Мунно неохотно кивнул, интуитивно чувствуя, что они коснулись опасной темы.
– Я понимаю логику твоих поступков. Ты подумал, что из-за знатного вельможи Когурё может уступить. Однако я слышал, что тем генералом оказалась девчонка, – вождь неприятно ухмыльнулся, и на щеках Мунно выступили красные пятна. На это нечего было возразить. Мунно поймал руками пустоту, и это было правдой.
– Как хорошо вы осведомлены о том, что творится в нашем племени, хан. Восхищаюсь вашими способностями, – холодно проронил Мунно, лихорадочно ища в уме доводы, способные убедить совет.
Но примчавшийся Даон повернул обсуждение в совершенно неожиданную сторону.
Он доложил, что девчонке стало совсем худо, и один из пленных умолял спасти ее в обмен на тайну Когурё. Это известие воодушевило вождей и убедило в том, что Мунно вложил им в руки действительно сильный козырь. На рассвете гонец отправился с письмом к Владыке.

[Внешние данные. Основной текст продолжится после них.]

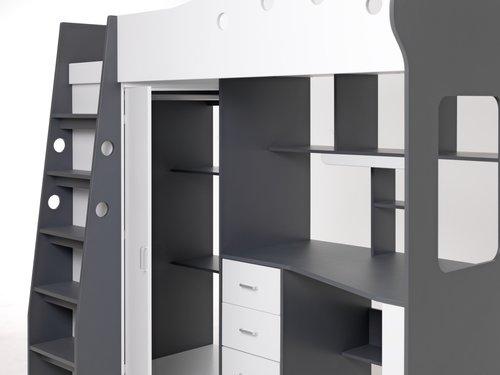 Multi emeletes ágy TAVLUND fehér/szürke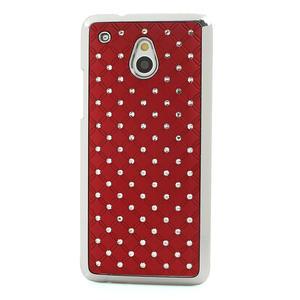 Drahokamové puzdro pre HTC one Mini M4- červené - 2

Ответ пришел через семь дней, и, вопреки ожиданиям, стало ясно, что враг на переговоры идти не намерен. Все было напрасно. Оставалось решить, что делать с пленными и как обезопасить себя от военной угрозы, которая теперь нависла над мохэ черной тучей. Когурё не прощало такой дерзости.
– Значит, все было ложью, – Мунно швырнул под ноги Кымлан белую ткань, исписанную черными символами, на которых стояла печать государя Когурё.
– Пророчество существует, – возразила она, медленно поднимая с пола послание. Разгладив на коленях измятое полотно, Кымлан как будто бы с нежностью провела пальцами по начертанным знакам. – Только в него никто не верит.
– Из-за этого они отказались тебя спасти? – Мунно не понимал, почему девушка не отводит глаз от письма, в котором Владыка отрекается от нее и отправляет прямиком на смерть. – Потому что…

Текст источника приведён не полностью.